# Records:

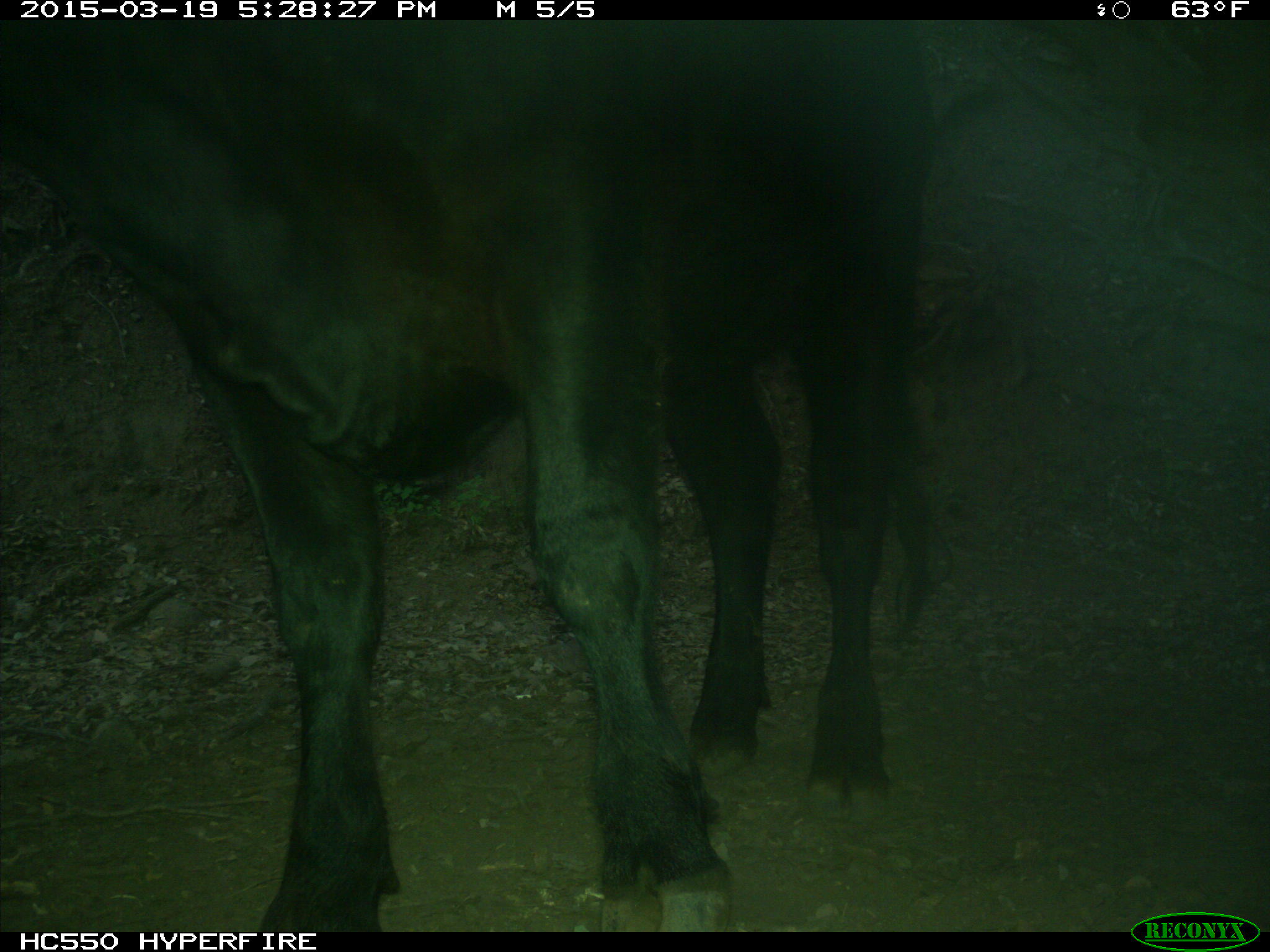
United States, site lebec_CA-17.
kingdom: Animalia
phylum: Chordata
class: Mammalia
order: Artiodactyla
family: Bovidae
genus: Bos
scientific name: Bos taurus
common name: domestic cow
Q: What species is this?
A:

# Task to carry out:
Repeat each line of the material exactly, please, and skip every picture.

# Problem solution:
United States, site lebec_CA-17.
kingdom: Animalia
phylum: Chordata
class: Mammalia
order: Artiodactyla
family: Bovidae
genus: Bos
scientific name: Bos taurus
common name: domestic cow
Q: What species is this?
A:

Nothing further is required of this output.